TASK TO CARRY OUT: Collect every line in the items below that contains the word "scene", treating uppercase and lowercase as different.

MATERIAL FOR THIS TASK:

▬▬▬▬▬▬

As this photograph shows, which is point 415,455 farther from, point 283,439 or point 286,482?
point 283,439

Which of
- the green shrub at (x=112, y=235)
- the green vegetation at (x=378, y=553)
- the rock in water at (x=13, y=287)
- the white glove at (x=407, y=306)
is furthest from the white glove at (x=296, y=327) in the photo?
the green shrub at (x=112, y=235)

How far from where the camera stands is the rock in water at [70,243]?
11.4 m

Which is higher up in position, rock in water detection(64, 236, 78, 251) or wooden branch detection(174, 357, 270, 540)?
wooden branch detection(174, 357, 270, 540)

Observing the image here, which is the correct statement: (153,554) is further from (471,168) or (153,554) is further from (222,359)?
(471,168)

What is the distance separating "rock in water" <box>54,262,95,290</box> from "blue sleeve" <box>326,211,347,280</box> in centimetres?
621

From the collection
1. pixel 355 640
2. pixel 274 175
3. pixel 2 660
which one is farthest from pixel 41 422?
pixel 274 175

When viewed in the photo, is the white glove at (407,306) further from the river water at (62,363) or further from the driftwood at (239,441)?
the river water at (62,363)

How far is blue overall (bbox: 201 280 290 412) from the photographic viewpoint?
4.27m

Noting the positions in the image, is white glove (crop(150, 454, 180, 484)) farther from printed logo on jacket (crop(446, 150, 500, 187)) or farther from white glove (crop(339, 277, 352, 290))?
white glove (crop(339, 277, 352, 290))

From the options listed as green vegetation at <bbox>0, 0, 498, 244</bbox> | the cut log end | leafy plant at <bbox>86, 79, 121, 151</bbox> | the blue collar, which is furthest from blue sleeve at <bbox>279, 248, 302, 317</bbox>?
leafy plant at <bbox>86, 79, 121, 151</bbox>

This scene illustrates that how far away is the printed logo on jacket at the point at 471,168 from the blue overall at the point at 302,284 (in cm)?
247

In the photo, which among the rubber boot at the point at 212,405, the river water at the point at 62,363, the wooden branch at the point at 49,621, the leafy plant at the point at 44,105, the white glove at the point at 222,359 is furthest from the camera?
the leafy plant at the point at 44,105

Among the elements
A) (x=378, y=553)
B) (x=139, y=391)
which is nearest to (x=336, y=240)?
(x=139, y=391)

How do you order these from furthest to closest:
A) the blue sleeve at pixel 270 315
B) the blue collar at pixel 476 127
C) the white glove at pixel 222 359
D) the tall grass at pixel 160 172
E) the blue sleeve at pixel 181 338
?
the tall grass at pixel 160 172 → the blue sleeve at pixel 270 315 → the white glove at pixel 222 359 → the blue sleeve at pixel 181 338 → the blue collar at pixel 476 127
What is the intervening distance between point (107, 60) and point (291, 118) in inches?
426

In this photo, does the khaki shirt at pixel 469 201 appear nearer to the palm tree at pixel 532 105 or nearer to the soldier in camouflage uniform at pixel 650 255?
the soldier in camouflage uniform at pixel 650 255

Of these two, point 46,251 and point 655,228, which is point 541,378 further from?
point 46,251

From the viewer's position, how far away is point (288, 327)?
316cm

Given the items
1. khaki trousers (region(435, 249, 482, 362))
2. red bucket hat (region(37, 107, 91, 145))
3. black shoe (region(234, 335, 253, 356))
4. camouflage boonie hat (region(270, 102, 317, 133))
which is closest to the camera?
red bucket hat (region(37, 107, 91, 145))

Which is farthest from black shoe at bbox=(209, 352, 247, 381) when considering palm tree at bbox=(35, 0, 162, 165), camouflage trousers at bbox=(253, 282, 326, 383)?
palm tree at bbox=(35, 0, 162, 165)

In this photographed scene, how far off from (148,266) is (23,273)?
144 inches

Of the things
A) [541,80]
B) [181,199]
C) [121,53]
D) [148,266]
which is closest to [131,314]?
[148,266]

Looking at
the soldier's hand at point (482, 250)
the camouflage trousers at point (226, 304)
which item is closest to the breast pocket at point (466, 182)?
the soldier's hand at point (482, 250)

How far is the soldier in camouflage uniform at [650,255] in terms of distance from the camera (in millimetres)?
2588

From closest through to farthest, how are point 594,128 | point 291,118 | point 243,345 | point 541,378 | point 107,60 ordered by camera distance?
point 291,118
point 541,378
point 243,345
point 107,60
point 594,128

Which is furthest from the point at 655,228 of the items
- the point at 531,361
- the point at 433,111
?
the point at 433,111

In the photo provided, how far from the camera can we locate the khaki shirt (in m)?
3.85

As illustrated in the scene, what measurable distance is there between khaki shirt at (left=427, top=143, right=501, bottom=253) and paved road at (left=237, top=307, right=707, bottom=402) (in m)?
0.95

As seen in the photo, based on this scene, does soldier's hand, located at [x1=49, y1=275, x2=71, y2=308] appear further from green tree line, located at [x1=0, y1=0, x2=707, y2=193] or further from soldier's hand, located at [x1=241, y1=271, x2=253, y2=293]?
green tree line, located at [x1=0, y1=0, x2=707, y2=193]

▬▬▬▬▬▬

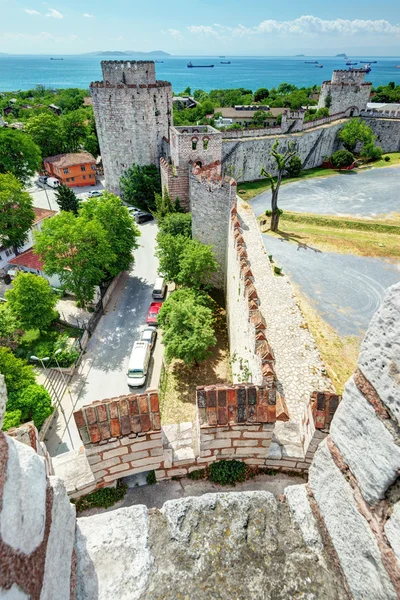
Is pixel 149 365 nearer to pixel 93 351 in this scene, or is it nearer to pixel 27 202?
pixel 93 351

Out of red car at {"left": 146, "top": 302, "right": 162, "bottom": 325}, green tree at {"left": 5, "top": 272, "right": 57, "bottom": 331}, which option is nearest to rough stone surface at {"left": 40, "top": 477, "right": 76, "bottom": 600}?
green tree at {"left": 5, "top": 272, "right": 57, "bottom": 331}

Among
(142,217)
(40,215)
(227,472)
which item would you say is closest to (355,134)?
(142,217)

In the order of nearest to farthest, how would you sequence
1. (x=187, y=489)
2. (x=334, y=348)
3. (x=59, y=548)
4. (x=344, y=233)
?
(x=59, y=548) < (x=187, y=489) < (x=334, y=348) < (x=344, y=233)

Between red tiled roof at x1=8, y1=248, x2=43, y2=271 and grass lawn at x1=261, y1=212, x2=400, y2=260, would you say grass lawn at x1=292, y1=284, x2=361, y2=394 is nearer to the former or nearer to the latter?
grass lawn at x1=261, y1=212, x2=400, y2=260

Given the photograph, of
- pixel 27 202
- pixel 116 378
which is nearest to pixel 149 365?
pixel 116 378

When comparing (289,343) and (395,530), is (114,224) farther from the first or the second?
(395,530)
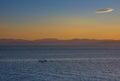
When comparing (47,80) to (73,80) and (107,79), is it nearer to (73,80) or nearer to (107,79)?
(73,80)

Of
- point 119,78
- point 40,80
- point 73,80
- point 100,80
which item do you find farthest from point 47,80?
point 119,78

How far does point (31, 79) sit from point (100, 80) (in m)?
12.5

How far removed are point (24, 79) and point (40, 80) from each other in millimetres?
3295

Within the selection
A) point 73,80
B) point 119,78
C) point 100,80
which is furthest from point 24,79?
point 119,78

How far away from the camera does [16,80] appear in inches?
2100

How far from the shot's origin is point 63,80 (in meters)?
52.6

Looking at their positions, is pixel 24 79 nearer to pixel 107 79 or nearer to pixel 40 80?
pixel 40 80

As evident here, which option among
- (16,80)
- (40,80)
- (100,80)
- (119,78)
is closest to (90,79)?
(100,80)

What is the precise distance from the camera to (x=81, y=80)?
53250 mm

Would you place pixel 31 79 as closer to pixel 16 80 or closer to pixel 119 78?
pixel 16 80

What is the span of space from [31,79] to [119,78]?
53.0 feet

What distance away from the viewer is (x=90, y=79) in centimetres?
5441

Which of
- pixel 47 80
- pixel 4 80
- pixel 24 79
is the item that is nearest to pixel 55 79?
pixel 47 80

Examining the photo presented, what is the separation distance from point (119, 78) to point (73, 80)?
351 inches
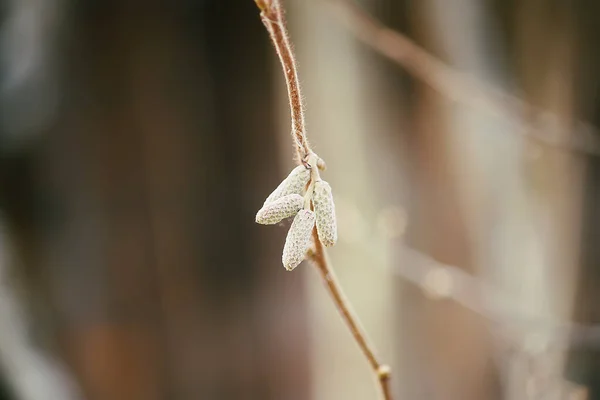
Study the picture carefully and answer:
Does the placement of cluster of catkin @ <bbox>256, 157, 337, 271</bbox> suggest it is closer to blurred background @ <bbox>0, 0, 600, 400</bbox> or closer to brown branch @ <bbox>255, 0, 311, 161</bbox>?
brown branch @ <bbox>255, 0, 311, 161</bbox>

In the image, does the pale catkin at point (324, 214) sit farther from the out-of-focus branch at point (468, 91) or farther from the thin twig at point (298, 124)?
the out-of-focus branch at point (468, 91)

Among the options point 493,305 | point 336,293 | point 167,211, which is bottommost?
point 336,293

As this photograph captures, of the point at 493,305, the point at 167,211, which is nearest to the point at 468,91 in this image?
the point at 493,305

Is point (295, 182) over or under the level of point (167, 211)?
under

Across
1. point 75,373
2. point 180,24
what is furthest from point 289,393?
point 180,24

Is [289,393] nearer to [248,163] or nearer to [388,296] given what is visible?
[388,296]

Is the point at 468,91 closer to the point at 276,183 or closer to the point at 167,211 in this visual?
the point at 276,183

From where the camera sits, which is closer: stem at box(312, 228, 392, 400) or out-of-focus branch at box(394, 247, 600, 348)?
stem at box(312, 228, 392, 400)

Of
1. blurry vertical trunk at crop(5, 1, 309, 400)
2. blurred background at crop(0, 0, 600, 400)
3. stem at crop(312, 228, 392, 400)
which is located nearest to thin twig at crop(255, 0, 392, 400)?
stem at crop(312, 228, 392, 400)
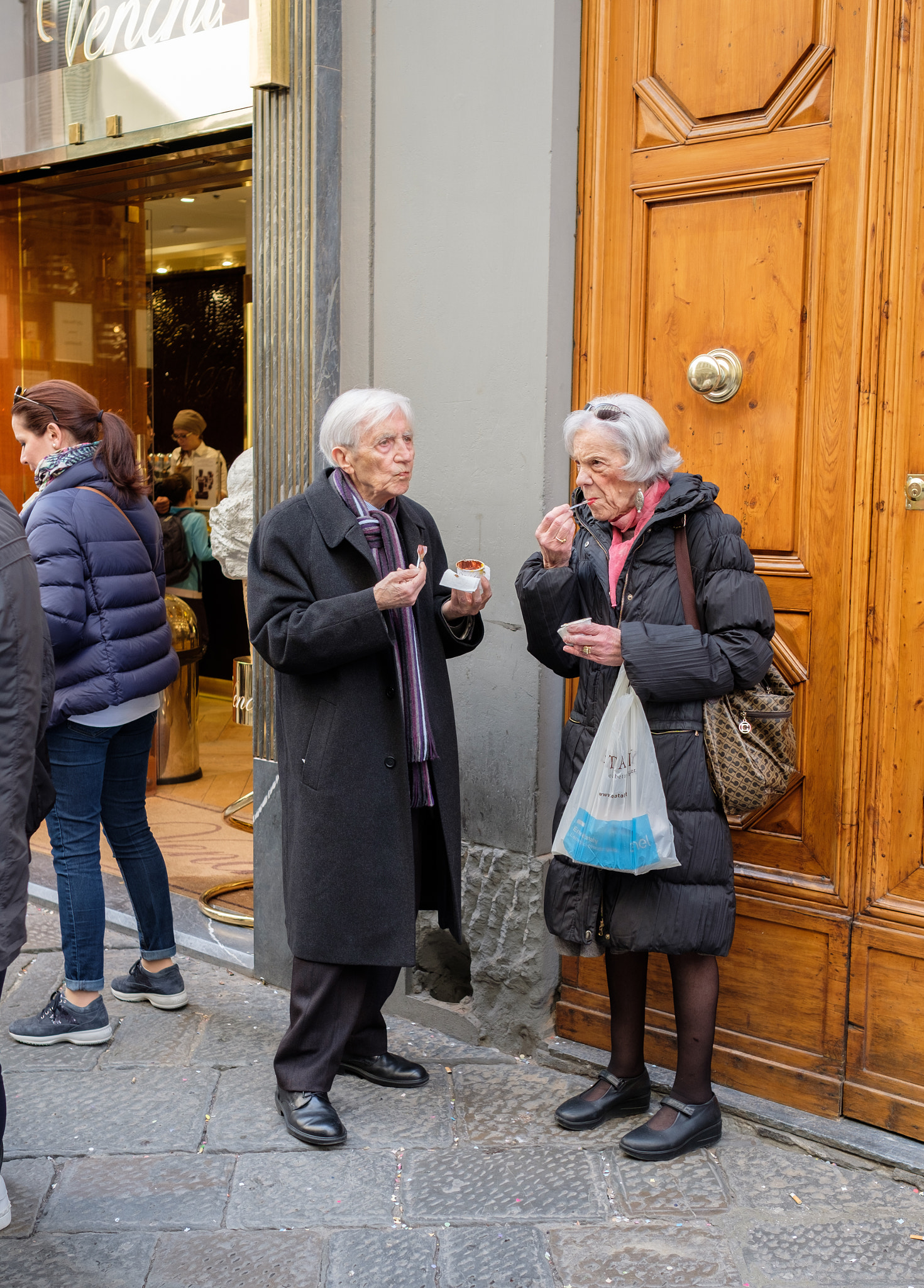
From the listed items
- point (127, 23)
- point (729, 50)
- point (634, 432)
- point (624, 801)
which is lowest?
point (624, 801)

▬▬▬▬▬▬

THE OUTPUT:
This scene illustrates that how far away is the printed logo on jacket at the point at 471,168 from the blue overall at the point at 302,284 (in cm)?
In this photographed scene, how far off from (148,266) is (23,273)?
As illustrated in the scene, what measurable distance is there between khaki shirt at (left=427, top=143, right=501, bottom=253) and paved road at (left=237, top=307, right=707, bottom=402) (in m)?
As seen in the photo, based on this scene, does soldier's hand, located at [x1=49, y1=275, x2=71, y2=308] appear further from green tree line, located at [x1=0, y1=0, x2=707, y2=193] or further from soldier's hand, located at [x1=241, y1=271, x2=253, y2=293]?
Is pixel 149 365 nearer to pixel 93 351 in this scene, or is it nearer to pixel 27 202?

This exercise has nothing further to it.